● **Work to do**
Rewrite the entries below, swapping "furthest" for "farthest" and leaving everything else unchanged. Omit the pictures from your answer.

[Questions about scene geometry]
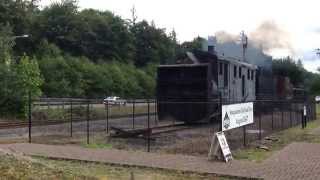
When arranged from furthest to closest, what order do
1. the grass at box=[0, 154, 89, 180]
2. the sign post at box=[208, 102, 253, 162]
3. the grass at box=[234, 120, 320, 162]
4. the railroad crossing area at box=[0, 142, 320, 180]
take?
the grass at box=[234, 120, 320, 162]
the sign post at box=[208, 102, 253, 162]
the railroad crossing area at box=[0, 142, 320, 180]
the grass at box=[0, 154, 89, 180]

● **Task result**
When arranged from farthest to closest, what order do
1. the grass at box=[0, 154, 89, 180]
2. the sign post at box=[208, 102, 253, 162]
3. the grass at box=[234, 120, 320, 162]
4. the railroad crossing area at box=[0, 142, 320, 180]
take?
the grass at box=[234, 120, 320, 162]
the sign post at box=[208, 102, 253, 162]
the railroad crossing area at box=[0, 142, 320, 180]
the grass at box=[0, 154, 89, 180]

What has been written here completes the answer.